6.5.3. Finding Optimized Strategies with Polyhedral Models¶

Another optimization approach is to automatically select an operator schedule from a schedule search space. A good example of this idea is the polyhedral compilation. They improve the generalization of operator compilation at the expense of prolonged compile time.

Polyhedral compilation mainly optimizes the loops in user code by abstracting each loop into a multidimensional space, computing instances into points in the space, and dependencies between the instances into lines in the space. The main idea of this algorithm is to model the memory access characteristics in code and adjust the execution order of each instance within each loop. In this way, it aims to enable better locality and parallelism of the loop code under the new schedule.

Code lst:before_poly is used as an example to describe the algorithm.

lst:before_poly

for (int i = 0; i < N; i++)
  for (int j = 1; j < N; j++)
    a[i+1][j] = a[i][j+1] - a[i][j] + a[i][j-1];

As shown in Figure Fig. 6.5.3, a memory access structure is first modeled by using the polyhedral model algorithm, and then dependencies (denoted by arrows) between instances (denoted by nodes) are analyzed.

Fig. 6.5.3 Polyhedral model of the samplecode¶

Complex dependency analysis and schedule transformation are then performed to obtain an optimal solution that fits the memory model. Using the polyhedral model algorithm, the code is optimized to that shown in Code lst:after_poly.

lst:after_poly

for (int i_new = 0; i_new < N; i_new++)
  for (int j_new = i+1; j_new < i+N; j_new++)
    a[i_new+1][j_new-i_new] = a[i_new][j_new-i_new+1] - a[i_new][j_new-i_new] + a[i_new][j_new-i_new-1];

The resulting code looks relatively complex. We can model the code (as shown in Figure Fig. 6.5.4) to determine its performance improvements. Through dependency analysis, we find that the loop dependencies present in the source code are removed in the optimized code, thereby increasing the opportunities for parallel computing. Specifically, parallel computing is possible when the loop dependencies are partitioned along the dashed lines based on the green blocks, as shown in Figure Fig. 6.5.4.

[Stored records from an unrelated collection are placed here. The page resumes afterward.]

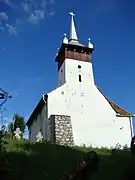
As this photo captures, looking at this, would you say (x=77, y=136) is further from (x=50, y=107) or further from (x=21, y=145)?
(x=21, y=145)

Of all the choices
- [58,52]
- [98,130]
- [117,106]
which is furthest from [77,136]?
[58,52]

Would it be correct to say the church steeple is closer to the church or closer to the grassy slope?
the church

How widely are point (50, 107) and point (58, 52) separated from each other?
7.50 meters

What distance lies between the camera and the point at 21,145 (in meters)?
15.0

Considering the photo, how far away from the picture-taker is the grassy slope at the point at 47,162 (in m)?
10.5

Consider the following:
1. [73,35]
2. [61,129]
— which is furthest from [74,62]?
[61,129]

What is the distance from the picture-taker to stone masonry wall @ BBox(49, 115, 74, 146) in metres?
23.4

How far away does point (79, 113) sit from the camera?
25.6 metres

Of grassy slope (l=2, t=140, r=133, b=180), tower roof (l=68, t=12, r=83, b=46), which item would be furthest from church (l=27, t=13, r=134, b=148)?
grassy slope (l=2, t=140, r=133, b=180)

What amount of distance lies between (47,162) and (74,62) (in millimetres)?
17256

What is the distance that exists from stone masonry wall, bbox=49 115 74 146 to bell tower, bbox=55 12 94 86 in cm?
395

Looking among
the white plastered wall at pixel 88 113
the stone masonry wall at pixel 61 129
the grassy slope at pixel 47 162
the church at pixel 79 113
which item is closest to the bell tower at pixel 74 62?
the church at pixel 79 113

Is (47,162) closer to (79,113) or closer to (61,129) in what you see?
(61,129)

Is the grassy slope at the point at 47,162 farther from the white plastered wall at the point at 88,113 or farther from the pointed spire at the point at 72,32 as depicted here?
the pointed spire at the point at 72,32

Fig. 6.5.4 Optimization result with the polyhedralmodel¶

We have only introduced the Polyhedral Compilation technique in this section. However, there are other optimization techniques available, such as Ansor, which is a heuristic searching method with pruning.

6.5.4. Adaptation to Instruction Sets¶

We have previously explored the optimization techniques of operator compilers. In this section, we build on this foundation to examine how operator compilers adapt to instruction sets on different chips. Typically, a general-purpose compiler is designed to be compatible with as many backend architectures and instruction sets as possible. However, this can present challenges when the compiler must handle backends with different architectures and instruction sets.

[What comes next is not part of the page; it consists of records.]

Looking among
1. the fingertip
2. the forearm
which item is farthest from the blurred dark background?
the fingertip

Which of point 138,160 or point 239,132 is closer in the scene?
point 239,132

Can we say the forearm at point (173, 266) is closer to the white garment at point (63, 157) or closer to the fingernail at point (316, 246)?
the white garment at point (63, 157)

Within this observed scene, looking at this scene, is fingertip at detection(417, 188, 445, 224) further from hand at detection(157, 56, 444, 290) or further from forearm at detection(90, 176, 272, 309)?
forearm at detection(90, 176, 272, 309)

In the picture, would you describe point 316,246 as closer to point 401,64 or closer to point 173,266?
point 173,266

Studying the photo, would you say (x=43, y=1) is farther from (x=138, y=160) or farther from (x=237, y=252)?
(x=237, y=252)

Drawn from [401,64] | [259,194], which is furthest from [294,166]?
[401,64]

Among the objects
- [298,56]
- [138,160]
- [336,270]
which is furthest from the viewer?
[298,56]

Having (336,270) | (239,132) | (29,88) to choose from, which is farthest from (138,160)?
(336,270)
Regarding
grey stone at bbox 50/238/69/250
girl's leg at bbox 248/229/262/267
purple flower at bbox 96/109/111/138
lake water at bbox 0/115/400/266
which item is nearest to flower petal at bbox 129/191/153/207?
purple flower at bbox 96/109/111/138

Two common programming models adopted by AI processors are single instruction, multiple data (SIMD) and single instruction, multiple threads (SIMT). As shown in Figures Fig. 6.5.5 and Fig. 6.5.6, respectively, SIMD corresponds to chips with vector instructions, while SIMT corresponds to chips that support multiple threads. Recently, some chips have begun to combine both programming models in order to support both multithreaded parallel computing and vector instructions. When handling different programming models, an operator compiler adopts different optimization strategies, such as vectorization.

Fig. 6.5.5 SIMD diagram¶

Fig. 6.5.6 SIMT diagram¶

Operator compilers place a strong emphasis on differentiated support in the frontend, midend, and backend. In the frontend, support for multiple backend instruction sets is added, allowing AI programmers to focus on algorithm logic without having to worry about chip differences. In the midend, the architectures of different chips are identified, which allows for specific optimization methods to be implemented for each chip. When generating backend code, the instruction sets of different chips are further identified to ensure efficient execution on target chips.

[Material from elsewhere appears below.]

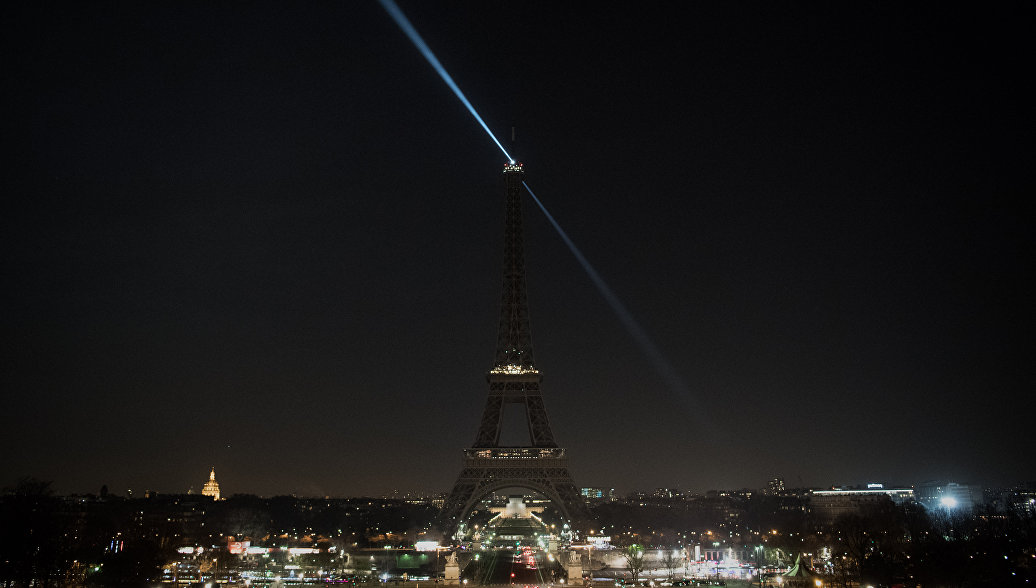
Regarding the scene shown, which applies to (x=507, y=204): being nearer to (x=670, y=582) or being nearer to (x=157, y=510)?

6.5.5. Expression Ability¶

The representation capability of an operator compiler is important because it determines how well the frontend can express the input code in an IR without loss of syntax information. The frontend of an operator compiler is often fed with code programmed in flexible languages (e.g., PyTorch code written in Python). However, flexible expressions (e.g., indexing and view syntax in Python) pose high requirements on the frontend expression ability of operator compilers. From the model perspective, managing the inputs of an operatorn often contain many control flow statements. Also, some models allow for dynamic-shape operators whose shapes vary with control flow decisions across iterations.

Additionally, there are a large number of operators that may not have optimized implementation provided by the accelerator libraries (e.g., cuDNN) directly. This phenomenon is referred to as long tail operators. However, the long tail operators can have highly flexible syntax or abundant control flow statements and sometimes support dynamic shapes, making it extremely difficult for the frontend of existing operator compilers to express, optimize, or accelerate them. Consequently, such operators have to be executed by the Python interpreter or slow virtual machines, leading to a performance bottleneck in network execution. This is why it is imperative to improve the expression ability of the operator compiler frontend.